For HER2-negative cancers that are also hormone receptor-positive, hormone therapy plays a central role. These treatments block the effects of hormones like estrogen and progesterone or reduce their production, as these hormones can fuel cancer growth. Examples include tamoxifen (blocking estrogen receptors) and aromatase inhibitors (lowering estrogen levels in postmenopausal women). Targeted therapies, such as CDK4/6 inhibitors, may also be used with hormone therapy for advanced cases.
Prognosis for HER2-Negative Cancer
The prognosis for individuals with HER2-negative breast cancer is typically considered favorable, especially when compared to HER2-positive cancers before the advent of targeted HER2 therapies. The absence of HER2 overexpression means the cancer lacks a specific aggressive growth driver, often translating to a less aggressive disease course and better responsiveness to standard treatments.
The overall prognosis is influenced by several other factors beyond HER2 status alone. These include the cancer’s stage at diagnosis (tumor size and spread to lymph nodes or distant parts of the body) and grade (how abnormal the cancer cells look and how quickly they are likely to grow). The presence or absence of hormone receptors also significantly impacts prognosis and treatment options.
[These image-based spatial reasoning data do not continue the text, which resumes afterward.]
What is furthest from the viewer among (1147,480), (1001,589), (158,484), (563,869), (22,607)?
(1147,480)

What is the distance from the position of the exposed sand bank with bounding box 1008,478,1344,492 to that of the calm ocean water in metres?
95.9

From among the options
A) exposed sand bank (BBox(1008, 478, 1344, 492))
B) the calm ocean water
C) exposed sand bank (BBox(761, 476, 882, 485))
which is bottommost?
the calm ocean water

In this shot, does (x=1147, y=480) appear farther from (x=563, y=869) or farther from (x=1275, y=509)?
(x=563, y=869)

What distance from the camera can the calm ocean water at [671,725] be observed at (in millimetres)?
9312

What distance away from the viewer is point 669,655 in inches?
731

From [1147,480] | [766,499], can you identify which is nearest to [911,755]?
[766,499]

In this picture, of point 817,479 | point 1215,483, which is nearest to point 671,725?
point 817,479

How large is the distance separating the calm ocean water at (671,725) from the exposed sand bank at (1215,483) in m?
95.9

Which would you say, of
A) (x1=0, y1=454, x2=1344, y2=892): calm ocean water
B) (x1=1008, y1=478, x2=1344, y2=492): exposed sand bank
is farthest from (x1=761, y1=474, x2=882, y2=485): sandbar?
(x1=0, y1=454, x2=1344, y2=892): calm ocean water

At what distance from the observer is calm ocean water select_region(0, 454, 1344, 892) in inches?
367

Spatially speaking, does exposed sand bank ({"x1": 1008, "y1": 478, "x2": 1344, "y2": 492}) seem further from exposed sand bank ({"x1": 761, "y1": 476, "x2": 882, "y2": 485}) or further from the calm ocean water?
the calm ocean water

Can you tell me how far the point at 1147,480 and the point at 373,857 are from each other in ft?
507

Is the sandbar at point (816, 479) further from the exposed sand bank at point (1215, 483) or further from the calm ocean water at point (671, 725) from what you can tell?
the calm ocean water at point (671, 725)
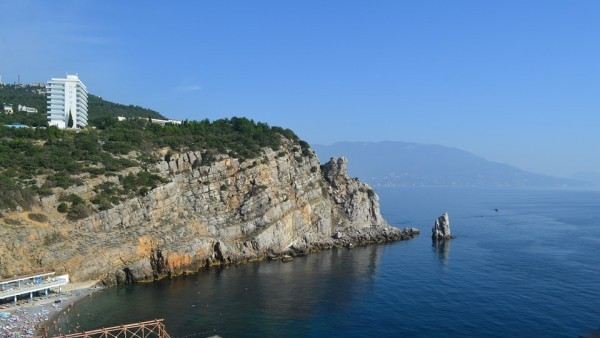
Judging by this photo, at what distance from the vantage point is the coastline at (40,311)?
51.6m

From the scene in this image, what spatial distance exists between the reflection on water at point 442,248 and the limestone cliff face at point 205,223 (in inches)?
401

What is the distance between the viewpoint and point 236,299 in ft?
213

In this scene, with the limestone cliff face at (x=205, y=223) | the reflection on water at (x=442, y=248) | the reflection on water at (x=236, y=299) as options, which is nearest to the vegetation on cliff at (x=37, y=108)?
the limestone cliff face at (x=205, y=223)

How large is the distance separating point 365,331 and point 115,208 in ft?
147

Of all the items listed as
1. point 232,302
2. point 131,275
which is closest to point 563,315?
point 232,302

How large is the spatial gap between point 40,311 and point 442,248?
7786 cm

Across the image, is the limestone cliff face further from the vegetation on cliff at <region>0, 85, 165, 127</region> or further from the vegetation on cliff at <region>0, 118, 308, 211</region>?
the vegetation on cliff at <region>0, 85, 165, 127</region>

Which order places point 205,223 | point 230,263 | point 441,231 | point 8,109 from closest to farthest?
point 230,263
point 205,223
point 441,231
point 8,109

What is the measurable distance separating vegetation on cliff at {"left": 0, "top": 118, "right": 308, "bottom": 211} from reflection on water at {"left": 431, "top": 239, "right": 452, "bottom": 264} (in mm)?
38917

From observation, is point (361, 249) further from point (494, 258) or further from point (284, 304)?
point (284, 304)

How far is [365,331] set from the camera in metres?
53.5

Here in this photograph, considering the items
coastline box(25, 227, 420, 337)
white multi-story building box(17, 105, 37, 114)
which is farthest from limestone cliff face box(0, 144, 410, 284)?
white multi-story building box(17, 105, 37, 114)

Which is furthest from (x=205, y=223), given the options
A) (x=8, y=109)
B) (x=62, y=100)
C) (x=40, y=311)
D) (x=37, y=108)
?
(x=37, y=108)

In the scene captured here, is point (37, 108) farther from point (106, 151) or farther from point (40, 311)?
point (40, 311)
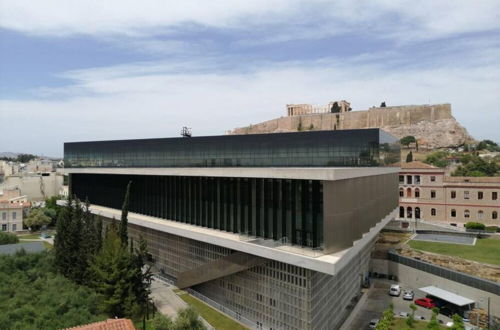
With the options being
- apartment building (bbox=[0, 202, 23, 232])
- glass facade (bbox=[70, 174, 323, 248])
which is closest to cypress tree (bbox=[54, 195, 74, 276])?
glass facade (bbox=[70, 174, 323, 248])

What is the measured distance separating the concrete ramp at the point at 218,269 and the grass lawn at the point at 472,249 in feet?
80.8

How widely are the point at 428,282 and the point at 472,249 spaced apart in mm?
9107

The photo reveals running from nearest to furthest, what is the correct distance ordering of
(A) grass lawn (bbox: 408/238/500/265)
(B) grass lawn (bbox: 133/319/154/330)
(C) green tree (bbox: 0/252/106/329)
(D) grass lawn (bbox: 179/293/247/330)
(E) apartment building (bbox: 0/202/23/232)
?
1. (C) green tree (bbox: 0/252/106/329)
2. (B) grass lawn (bbox: 133/319/154/330)
3. (D) grass lawn (bbox: 179/293/247/330)
4. (A) grass lawn (bbox: 408/238/500/265)
5. (E) apartment building (bbox: 0/202/23/232)

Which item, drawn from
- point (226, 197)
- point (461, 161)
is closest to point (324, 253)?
point (226, 197)

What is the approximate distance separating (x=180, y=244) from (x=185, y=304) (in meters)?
7.22

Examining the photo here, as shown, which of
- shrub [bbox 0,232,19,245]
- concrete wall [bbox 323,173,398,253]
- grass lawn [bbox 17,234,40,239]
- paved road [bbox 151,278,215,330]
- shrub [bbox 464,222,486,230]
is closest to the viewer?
concrete wall [bbox 323,173,398,253]

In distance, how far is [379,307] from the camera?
3453 cm

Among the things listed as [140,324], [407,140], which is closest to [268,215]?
[140,324]

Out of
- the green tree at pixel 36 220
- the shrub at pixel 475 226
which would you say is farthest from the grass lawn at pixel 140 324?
the shrub at pixel 475 226

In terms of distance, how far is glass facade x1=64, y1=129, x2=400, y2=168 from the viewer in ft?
95.5

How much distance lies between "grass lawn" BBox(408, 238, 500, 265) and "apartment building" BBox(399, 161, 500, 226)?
10.5m

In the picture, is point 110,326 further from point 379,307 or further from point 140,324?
point 379,307

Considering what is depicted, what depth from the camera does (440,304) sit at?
33.7 metres

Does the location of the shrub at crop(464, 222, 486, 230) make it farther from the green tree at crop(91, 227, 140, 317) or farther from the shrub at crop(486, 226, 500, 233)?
the green tree at crop(91, 227, 140, 317)
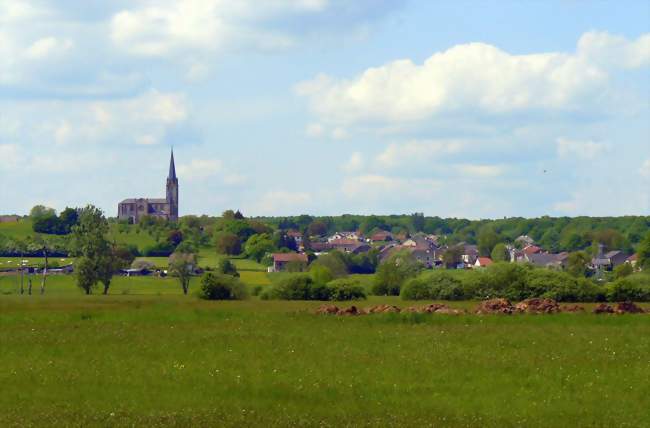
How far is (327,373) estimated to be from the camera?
32.1 metres

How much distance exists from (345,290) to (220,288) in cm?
852

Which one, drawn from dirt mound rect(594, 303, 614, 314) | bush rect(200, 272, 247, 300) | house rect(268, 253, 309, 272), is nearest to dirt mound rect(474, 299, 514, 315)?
dirt mound rect(594, 303, 614, 314)

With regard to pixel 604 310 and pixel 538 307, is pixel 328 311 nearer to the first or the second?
pixel 538 307

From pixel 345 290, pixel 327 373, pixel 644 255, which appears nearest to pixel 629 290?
pixel 345 290

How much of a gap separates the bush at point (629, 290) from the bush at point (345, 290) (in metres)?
16.4

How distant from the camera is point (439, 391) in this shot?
29797 millimetres

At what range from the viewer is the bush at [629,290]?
70.5 meters

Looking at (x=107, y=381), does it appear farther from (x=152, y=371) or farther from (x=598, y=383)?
(x=598, y=383)

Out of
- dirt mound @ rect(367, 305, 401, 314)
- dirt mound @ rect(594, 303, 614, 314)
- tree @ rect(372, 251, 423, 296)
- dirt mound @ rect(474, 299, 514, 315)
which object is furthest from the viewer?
tree @ rect(372, 251, 423, 296)

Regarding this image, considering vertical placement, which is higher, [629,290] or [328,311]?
[629,290]

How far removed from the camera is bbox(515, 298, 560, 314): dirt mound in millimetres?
52156

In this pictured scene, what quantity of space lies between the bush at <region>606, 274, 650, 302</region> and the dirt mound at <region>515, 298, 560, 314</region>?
17.8 metres

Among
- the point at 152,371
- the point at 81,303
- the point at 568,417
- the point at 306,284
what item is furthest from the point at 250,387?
the point at 306,284

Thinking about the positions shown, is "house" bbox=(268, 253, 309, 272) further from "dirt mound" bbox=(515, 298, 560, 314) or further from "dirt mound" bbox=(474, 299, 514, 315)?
"dirt mound" bbox=(515, 298, 560, 314)
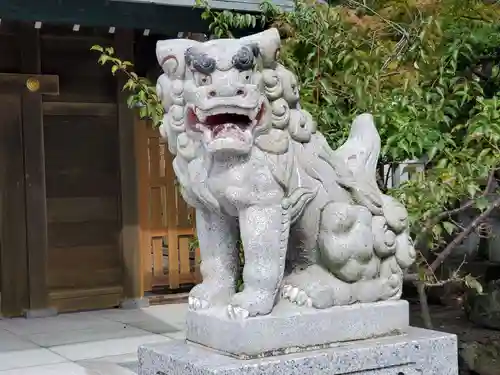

For localized HER2-negative breast cancers, the five-year survival rate can be very high, nearing 100% for hormone receptor-positive cases. Even if the cancer has spread to nearby lymph nodes, survival rates remain substantial. While HER2-positive cancers were historically more aggressive, highly effective HER2-targeted therapies have significantly improved their outcomes, narrowing the prognostic gap. HER2-negative status means the cancer is less likely to be driven by aggressive HER2 overexpression and is often more amenable to conventional and hormone-based therapies, contributing to a generally positive outlook.